What will people learn that they would not have known or may have forgotten about Adelaide?
“I think they will remember how great a place this is to live. We all know it, but sometimes we forget or we get stuck in this East-Coast comparison thing. When I first arrived, I was struck by Adelaide’s location between the Hills and the sea – just like a mini LA – but with better beaches. Throw in the wine regions (“more wine regions than rhyming schemes”), the relaxed lifestyle, for a Brit – the weather(!), fabulous music venues and a vibrant local music scene, the world’s second largest arts festival, and its people. This is what the show celebrates.”\
Are you delving into the history of Adelaide or commenting on life in Adelaide today?
“Both. The words and music of SWT_HM_ADL form a joyous celebration of South Aussie life, experience and culture, with a nod to history, from amusing trivia to the deeply personal.
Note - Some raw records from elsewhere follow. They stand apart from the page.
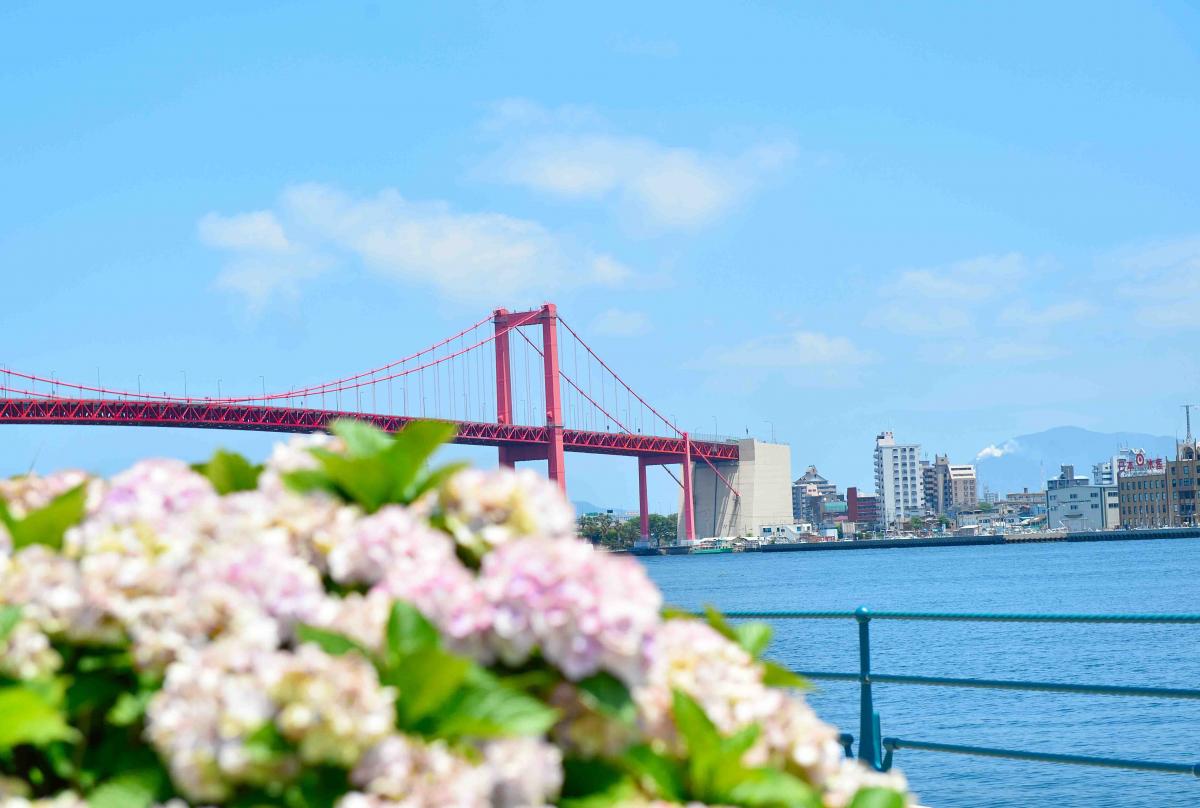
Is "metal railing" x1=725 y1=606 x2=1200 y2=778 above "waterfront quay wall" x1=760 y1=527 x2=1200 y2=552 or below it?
above

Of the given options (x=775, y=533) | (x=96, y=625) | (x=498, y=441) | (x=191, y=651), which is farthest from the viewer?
(x=775, y=533)

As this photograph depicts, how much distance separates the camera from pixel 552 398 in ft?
197

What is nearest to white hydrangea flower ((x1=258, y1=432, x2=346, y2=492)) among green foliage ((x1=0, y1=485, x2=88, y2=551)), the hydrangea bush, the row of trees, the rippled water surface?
the hydrangea bush

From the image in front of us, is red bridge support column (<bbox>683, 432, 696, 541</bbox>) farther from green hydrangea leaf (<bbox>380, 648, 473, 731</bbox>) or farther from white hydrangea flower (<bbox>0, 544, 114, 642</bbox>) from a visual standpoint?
green hydrangea leaf (<bbox>380, 648, 473, 731</bbox>)

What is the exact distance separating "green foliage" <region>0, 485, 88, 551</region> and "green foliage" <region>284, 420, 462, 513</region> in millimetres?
266

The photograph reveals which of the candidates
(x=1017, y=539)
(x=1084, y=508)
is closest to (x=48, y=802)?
(x=1017, y=539)

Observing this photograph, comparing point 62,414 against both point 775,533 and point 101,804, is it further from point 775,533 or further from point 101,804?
point 775,533

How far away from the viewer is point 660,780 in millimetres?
1468

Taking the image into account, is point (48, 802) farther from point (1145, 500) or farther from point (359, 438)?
point (1145, 500)

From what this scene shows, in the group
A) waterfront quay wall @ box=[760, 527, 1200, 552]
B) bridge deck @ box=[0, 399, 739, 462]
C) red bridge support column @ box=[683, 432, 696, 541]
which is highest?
bridge deck @ box=[0, 399, 739, 462]

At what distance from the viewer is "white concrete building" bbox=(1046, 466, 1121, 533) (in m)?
125

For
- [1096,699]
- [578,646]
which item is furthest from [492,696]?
[1096,699]

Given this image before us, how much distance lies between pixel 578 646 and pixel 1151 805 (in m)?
12.7

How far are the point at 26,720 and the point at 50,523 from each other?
40 cm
Subjects include the exploits of Annie Ross, one of our first female police officers based in Port Adelaide, the joys of beach-life and wine consumption (lots), the O-Bahn, travel, love and friendship across the continents, and the fate of beloved music venues and iconic department stores.”
What do you think people might enjoy most about this show?
“Well, the songs are strong and presented in a variety of styles: rock, pop, folk, sea shanty, lounge, blues, country… something for everyone, maybe. Both Ferg and I are former SCALA (Songwriters, Composers and Lyricists and Association) Festival of Original Music (FOOM) winners; our winning songs featured in the show.
“I also think the emotional range will appeal to people. As well as hilarity in the lyrics, there is nostalgia, loss, longing and belonging, and a love story. People relate to stories – and each of the songs tells its own story within the overall narrative of the show.”
Will there be a merchandise desk with CDs, ‘I’ve Been To Adelaide Too’ T-shirts and wristbands?
Ha! Sadly not. I’d love to record the songs, so maybe if we run the show again there will be an album. Funnily, the title song was inspired by a piece of merch – a stubby holder from the former ‘I Love Glenelg’ shop on Jetty Road.”
Do you have plans to tour the show anywhere else or is it likely to only appeal to Adelaideans?
“No plans at present. Some of the songs: Henley Square, Gulf Of St Vincent, Somerton Nights, No Blues Blues have more universal appeal whilst others: Sweet Home Adelaide and Cross Out The King (a seditious parody on street names in the CBD) have local audiences firmly in mind.
SWT_HM_ADL performs at The Jade from 8.30pm on Fri 10 Mar.